##### Data to process

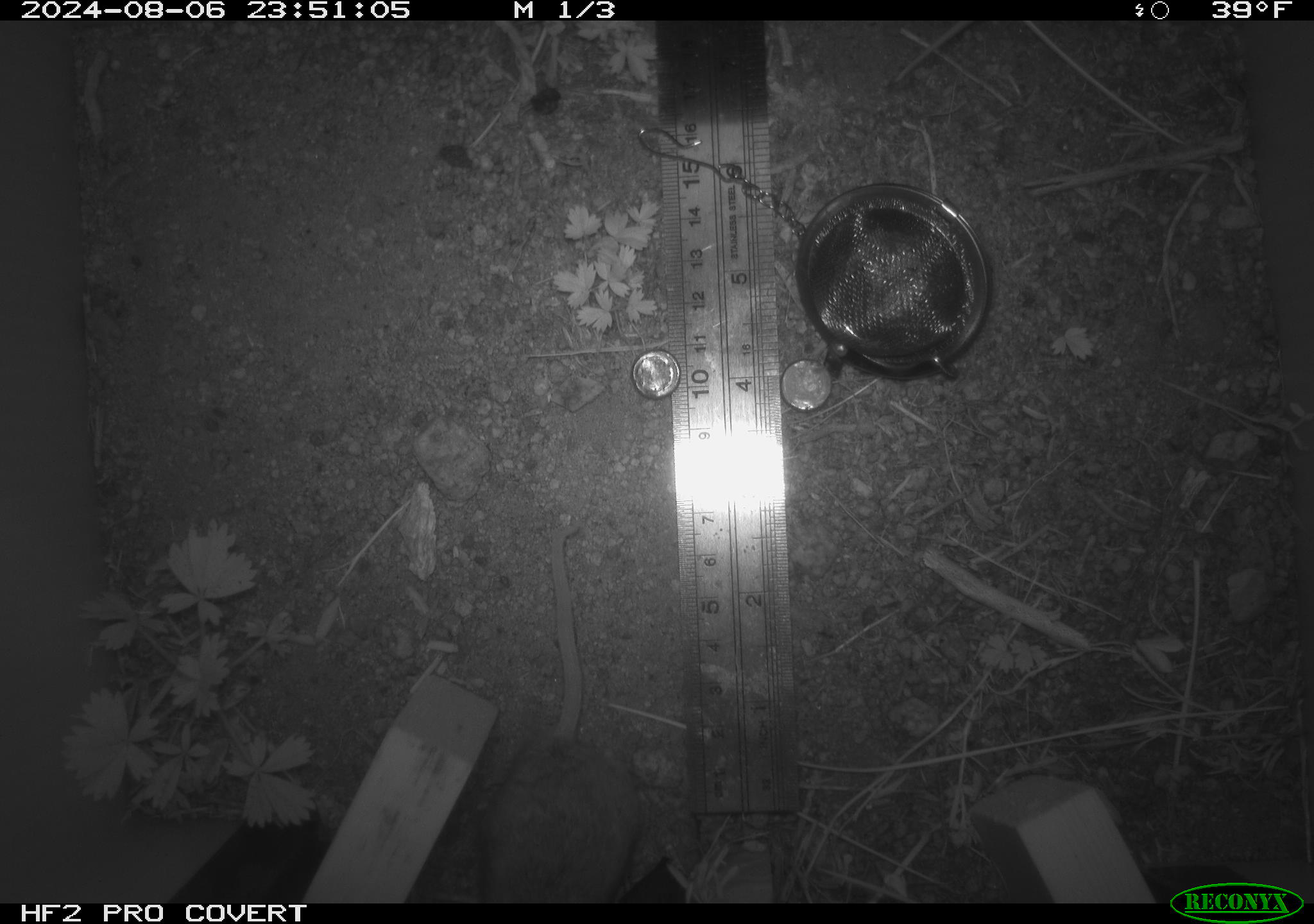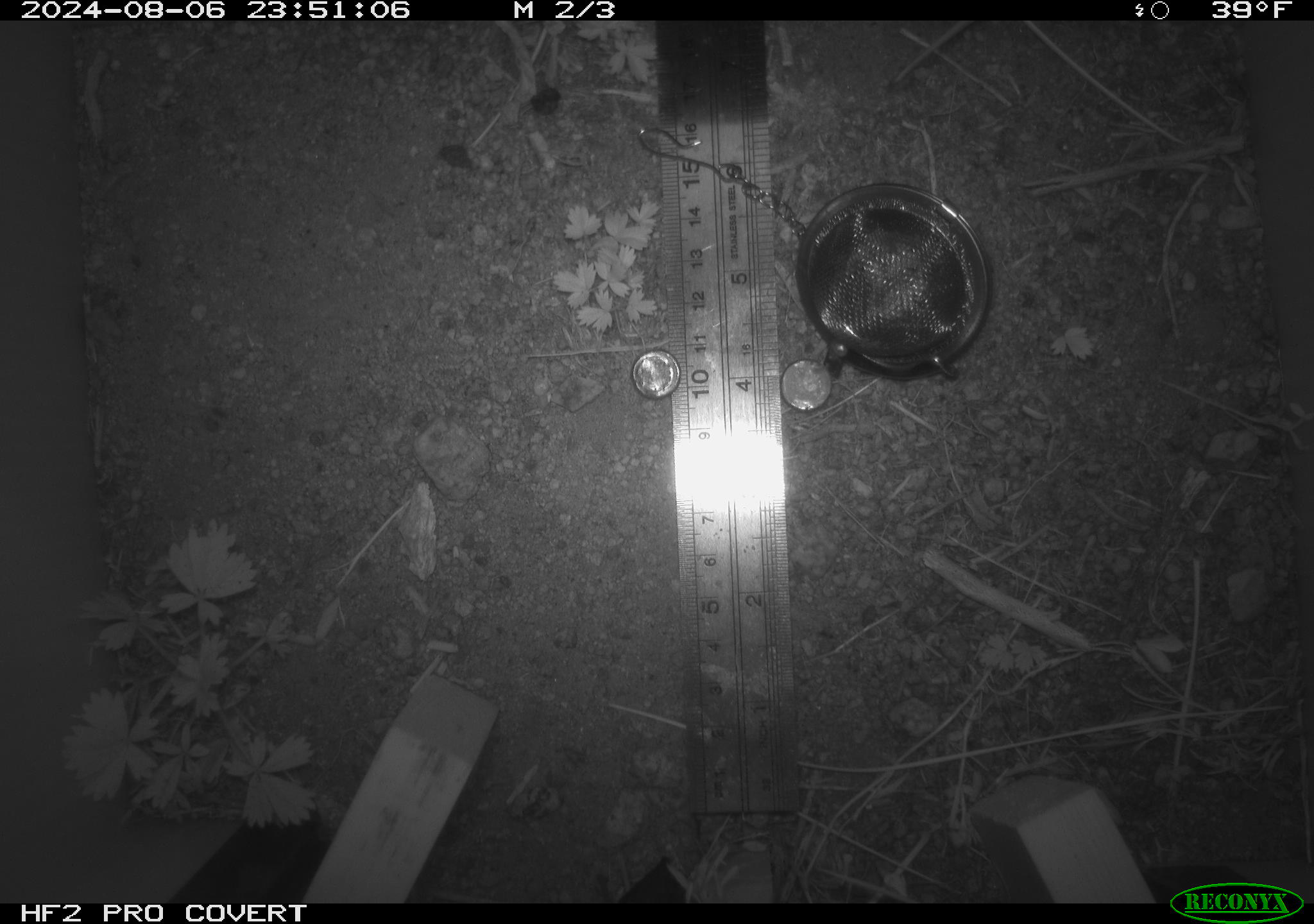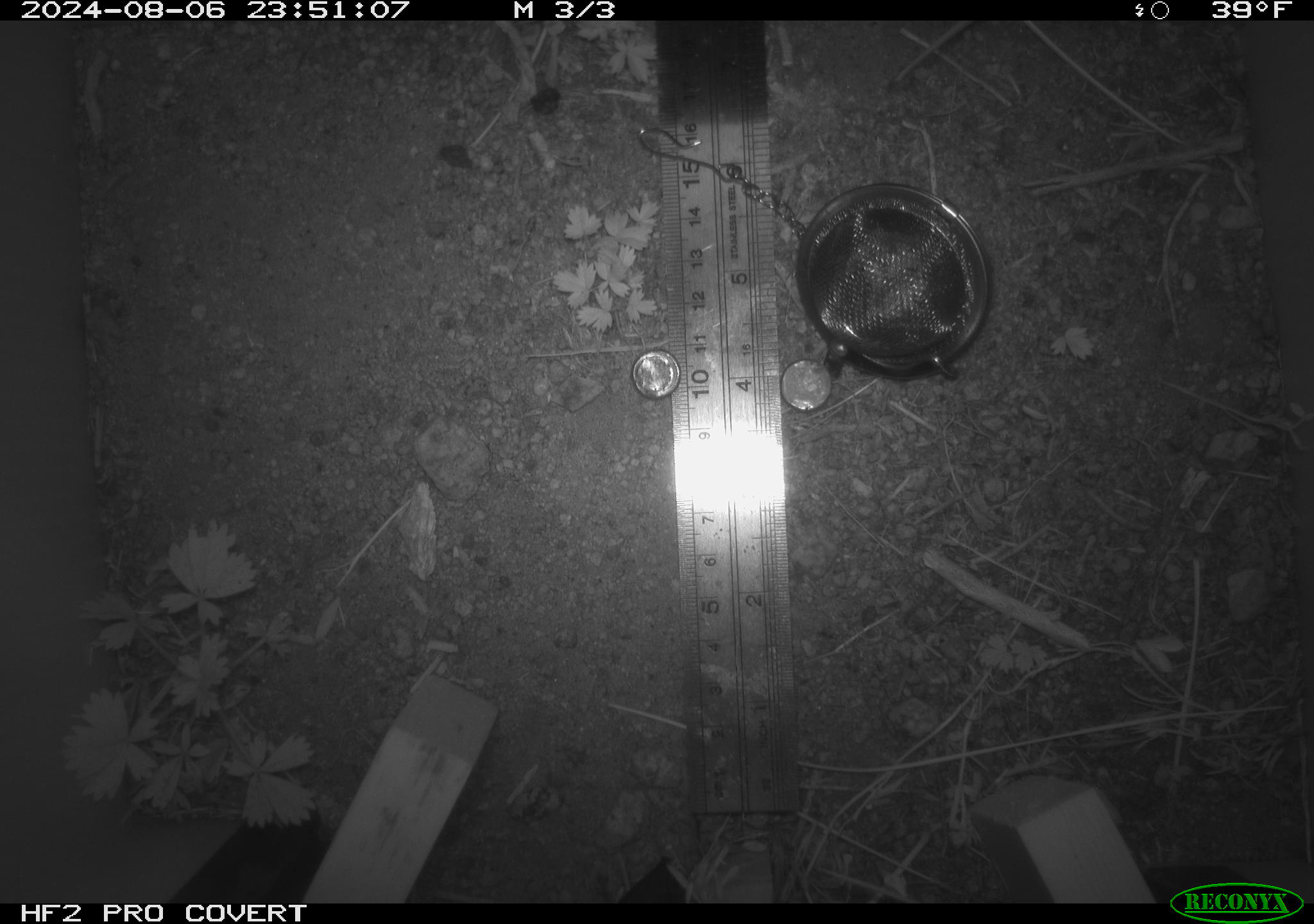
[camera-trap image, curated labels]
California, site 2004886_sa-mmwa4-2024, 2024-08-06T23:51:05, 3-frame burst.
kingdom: Animalia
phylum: Chordata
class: Mammalia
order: Rodentia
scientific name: Rodentia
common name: mouse species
Mouse species (Rodentia).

##########

Everything from the line containing "2024-08-06T23:51:05, 3-frame burst." to the last line of the material above should be printed exactly, both ends included.

> **Solution to this task**
California, site 2004886_sa-mmwa4-2024, 2024-08-06T23:51:05, 3-frame burst.
kingdom: Animalia
phylum: Chordata
class: Mammalia
order: Rodentia
scientific name: Rodentia
common name: mouse species
Mouse species (Rodentia).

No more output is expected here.